El presente inmediato fue determinante: River acumuló 11 derrotas en sus últimos 15 partidos, la peor racha entre los equipos de Primera División en ese lapso. En el Torneo Apertura 2026, el equipo marcha décimo en la Zona B con apenas siete puntos, fuera de los puestos de clasificación a los playoffs.
En la tabla anual, además, quedó relegado al puesto 20, a ocho unidades del líder, Independiente Rivadavia, comprometiendo la clasificación a las copas internacionales de 2027.
En términos globales, el segundo ciclo cerró con 85 partidos dirigidos: 35 victorias, 32 empates y 18 derrotas. El contraste con la primera etapa (2014-2021) es elocuente: entonces fueron 424 encuentros, 228 triunfos, 111 empates y 85 caídas, con una efectividad cercana al 54% y 14 títulos, entre ellos dos Copas Libertadores.
El quiebre emocional se profundizó tras la eliminación en la Copa Libertadores ante Palmeiras. Hasta ese momento, los números eran competitivos; después, el equipo encadenó diez derrotas en trece partidos. En el medio también sufrió una caída ante Boca Juniors en La Bombonera, la única derrota en superclásicos durante su segundo mandato.
El desgaste quedó expuesto incluso en gestos. Tras la derrota ante Vélez Sarsfield en el estadio José Amalfitani, Gallardo suspendió la conferencia de prensa y se retiró sin declaraciones, una señal que anticipaba el desenlace.
La dirigencia le había renovado el contrato hasta diciembre de 2026 hace apenas unos meses.

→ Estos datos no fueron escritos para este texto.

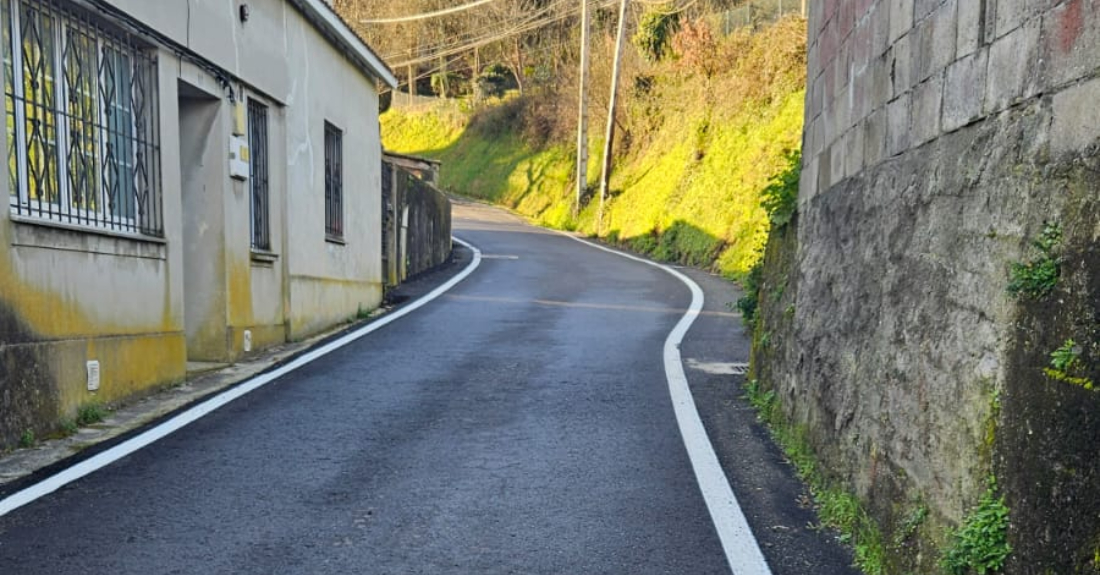 Imaxe da vía mellorada en Bergondo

Sin embargo, la sucesión de eliminaciones -incluida la salida temprana en la Libertadores y la participación en la Copa Sudamericana tras no clasificar al máximo certamen continental- terminó por volver insostenible la continuidad.
El jueves, ante Banfield, no solo se cerrará un ciclo. También se abrirá una etapa de reconstrucción para un club que, tras haber tocado la cima de América bajo el liderazgo del Muñeco, hoy busca reencontrarse con una identidad competitiva que parece haberse diluido en este segundo capítulo.